The isolation paragraph seems more like a gripe with Gnome Software Center rather than flatpak itself.
It most likely doesn't scale to have all developers keep track of all the dependencies of all their software.
Also not sure I agree much with this. When developers don't keep track of their application's dependencies, end users often end up having to do it and it's a much worse experience overall.
I do agree with that it ends up being more of a burden on developers to maintain dependencies in their package. It's not great knowing there are potentially patched issues sitting in older libraries that are shipped with a flatpak because a package maintainer hasn't had the bandwidth to update them.
When I was packaging Flatpaks, the greatest downside is
No built in package manager
There is a repo with shared dependencies, but it is very few. So needs to package all the dependencies... So, I personally am not interested in packaging for flatpak other than in very rare occasions... Nix and Guix are definitely better solutions (except the isolation aspect, which is not a feature, you need to do it manually), and one can use at many distros; Nix even on MacOS!

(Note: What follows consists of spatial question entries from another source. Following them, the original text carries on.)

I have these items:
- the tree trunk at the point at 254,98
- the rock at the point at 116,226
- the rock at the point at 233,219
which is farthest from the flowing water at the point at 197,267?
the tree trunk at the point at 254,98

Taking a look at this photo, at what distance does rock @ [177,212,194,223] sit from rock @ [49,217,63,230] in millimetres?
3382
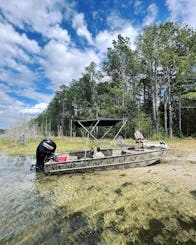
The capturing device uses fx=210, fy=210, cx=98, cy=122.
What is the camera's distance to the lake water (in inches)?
157

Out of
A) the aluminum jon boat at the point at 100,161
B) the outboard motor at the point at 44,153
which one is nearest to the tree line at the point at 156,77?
the aluminum jon boat at the point at 100,161

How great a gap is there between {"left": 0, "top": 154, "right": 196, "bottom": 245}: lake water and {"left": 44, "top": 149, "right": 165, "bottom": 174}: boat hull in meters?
1.02

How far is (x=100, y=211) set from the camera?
5.20 m

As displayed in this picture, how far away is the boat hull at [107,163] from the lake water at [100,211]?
102cm

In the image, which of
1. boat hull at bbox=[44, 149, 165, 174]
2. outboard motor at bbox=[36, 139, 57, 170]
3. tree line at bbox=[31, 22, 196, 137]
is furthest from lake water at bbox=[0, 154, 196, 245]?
tree line at bbox=[31, 22, 196, 137]

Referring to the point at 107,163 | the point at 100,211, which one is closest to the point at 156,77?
the point at 107,163

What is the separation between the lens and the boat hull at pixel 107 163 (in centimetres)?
949

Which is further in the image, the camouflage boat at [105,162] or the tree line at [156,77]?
the tree line at [156,77]

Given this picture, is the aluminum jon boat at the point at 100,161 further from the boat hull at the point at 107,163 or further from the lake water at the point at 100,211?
the lake water at the point at 100,211

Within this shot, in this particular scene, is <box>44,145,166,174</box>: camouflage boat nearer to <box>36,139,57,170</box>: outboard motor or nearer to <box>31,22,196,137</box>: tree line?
Answer: <box>36,139,57,170</box>: outboard motor

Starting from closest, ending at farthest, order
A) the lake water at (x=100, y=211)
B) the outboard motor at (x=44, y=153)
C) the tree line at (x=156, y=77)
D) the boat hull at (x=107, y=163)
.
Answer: the lake water at (x=100, y=211)
the boat hull at (x=107, y=163)
the outboard motor at (x=44, y=153)
the tree line at (x=156, y=77)

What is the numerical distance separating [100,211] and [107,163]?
5044mm

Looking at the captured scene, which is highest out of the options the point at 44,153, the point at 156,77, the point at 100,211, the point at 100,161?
the point at 156,77

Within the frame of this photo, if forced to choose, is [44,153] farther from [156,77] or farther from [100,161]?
[156,77]
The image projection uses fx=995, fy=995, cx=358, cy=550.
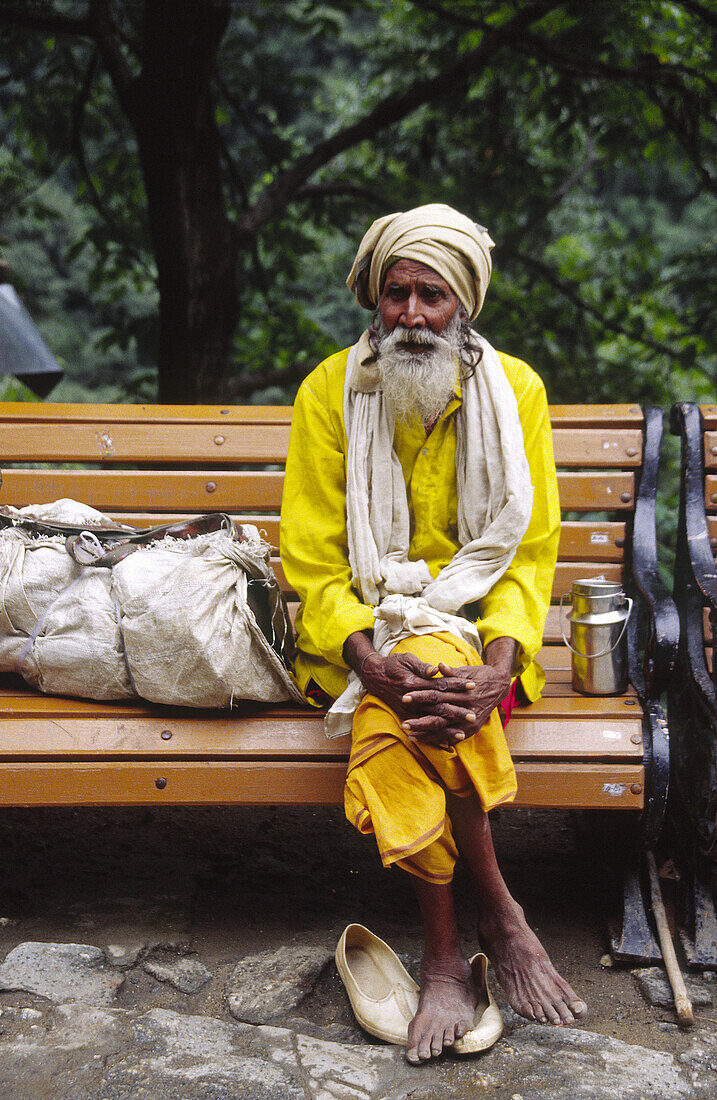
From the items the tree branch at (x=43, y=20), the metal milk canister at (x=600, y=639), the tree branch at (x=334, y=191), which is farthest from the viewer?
the tree branch at (x=334, y=191)

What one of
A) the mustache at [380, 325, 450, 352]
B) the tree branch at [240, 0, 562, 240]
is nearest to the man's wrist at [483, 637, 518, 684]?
the mustache at [380, 325, 450, 352]

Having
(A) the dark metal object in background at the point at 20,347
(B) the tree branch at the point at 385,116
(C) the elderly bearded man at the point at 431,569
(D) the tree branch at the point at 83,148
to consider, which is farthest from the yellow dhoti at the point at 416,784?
(D) the tree branch at the point at 83,148

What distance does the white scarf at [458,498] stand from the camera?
2555mm

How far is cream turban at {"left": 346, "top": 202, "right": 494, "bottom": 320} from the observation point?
8.29 feet

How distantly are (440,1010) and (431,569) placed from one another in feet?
3.66

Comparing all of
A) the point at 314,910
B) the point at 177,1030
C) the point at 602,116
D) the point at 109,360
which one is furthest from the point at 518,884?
the point at 109,360

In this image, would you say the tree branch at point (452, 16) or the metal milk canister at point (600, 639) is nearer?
the metal milk canister at point (600, 639)

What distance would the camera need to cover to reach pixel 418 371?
2.55m

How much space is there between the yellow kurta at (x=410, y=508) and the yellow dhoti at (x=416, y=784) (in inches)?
14.2

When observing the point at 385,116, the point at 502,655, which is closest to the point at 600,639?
the point at 502,655

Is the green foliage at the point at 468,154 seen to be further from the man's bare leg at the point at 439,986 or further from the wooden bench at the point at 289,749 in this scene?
the man's bare leg at the point at 439,986

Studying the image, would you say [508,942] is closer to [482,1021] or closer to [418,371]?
[482,1021]

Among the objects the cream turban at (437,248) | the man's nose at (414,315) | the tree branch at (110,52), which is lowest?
the man's nose at (414,315)

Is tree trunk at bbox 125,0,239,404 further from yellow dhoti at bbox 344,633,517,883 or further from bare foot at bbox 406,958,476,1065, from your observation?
bare foot at bbox 406,958,476,1065
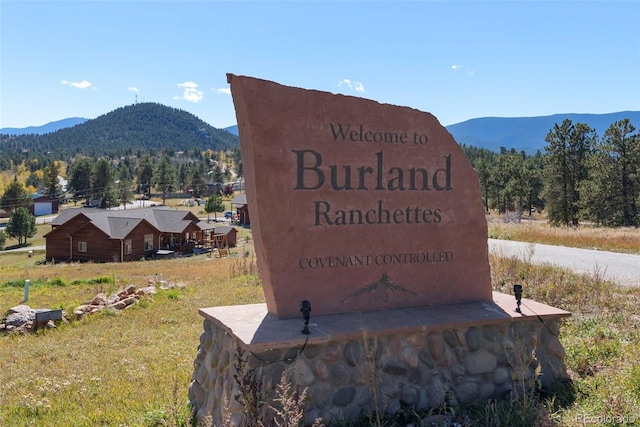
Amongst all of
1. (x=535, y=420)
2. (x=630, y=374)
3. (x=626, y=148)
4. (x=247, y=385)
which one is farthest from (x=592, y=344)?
(x=626, y=148)

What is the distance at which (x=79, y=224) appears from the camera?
143 ft

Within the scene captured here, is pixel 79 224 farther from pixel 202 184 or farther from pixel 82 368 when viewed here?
pixel 202 184

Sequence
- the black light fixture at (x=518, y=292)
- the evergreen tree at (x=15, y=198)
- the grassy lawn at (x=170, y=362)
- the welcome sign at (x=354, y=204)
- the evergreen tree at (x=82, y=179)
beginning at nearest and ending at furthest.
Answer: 1. the grassy lawn at (x=170, y=362)
2. the welcome sign at (x=354, y=204)
3. the black light fixture at (x=518, y=292)
4. the evergreen tree at (x=15, y=198)
5. the evergreen tree at (x=82, y=179)

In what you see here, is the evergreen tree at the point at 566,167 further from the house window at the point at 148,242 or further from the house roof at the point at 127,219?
the house window at the point at 148,242

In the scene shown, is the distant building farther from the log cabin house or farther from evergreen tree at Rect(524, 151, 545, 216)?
evergreen tree at Rect(524, 151, 545, 216)

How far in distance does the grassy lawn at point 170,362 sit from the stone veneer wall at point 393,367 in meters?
0.28

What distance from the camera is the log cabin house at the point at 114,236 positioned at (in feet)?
138

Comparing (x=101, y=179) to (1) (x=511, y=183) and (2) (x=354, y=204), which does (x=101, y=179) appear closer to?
(1) (x=511, y=183)

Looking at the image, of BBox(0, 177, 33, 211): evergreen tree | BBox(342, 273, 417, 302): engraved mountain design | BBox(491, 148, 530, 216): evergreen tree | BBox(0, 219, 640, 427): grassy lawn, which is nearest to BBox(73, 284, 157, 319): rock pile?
BBox(0, 219, 640, 427): grassy lawn

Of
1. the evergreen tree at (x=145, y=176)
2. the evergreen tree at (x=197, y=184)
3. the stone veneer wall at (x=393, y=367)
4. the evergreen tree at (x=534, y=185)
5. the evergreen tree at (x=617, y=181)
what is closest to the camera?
the stone veneer wall at (x=393, y=367)

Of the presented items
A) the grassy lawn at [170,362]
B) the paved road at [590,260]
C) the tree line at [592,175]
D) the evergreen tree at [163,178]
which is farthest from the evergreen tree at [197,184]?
the grassy lawn at [170,362]

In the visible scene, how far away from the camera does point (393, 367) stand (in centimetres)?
436

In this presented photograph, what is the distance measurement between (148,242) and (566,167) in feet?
119

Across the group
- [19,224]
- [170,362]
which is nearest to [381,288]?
[170,362]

Well; darwin users, just as linux users, should also work on making packages available to their platforms as Nix is still in its adoption phase. There are many already. IIRC I, who never use MacOS, made some effort into making 1 or 2 packages (likely more) to build on darwin.
I've been installing all my software on Ubuntu using the flatpaks because they are mostly up to date. They definitely have there downsides. I keep trying to save renders in blender and exports from draktable in my /tmp/ folder but it doesn't work right because of the isolation. Also running those programs from the command line or trying to run scrips included with darktable is a real pain in the butt.
One huge thing I don't understand about Flatpak is how, like the article says, everything is shoved into GitHub. Why? What is the rationale behind making each application its own repository just to store a couple modules and a YAML file?
I do like Flatpak though. It works for what I use it for, and it does a good job at keeping the applications I install through it separate from my system, so I can be sure that my package manager isn't going to brick everything with an update (not like that has ever happened though).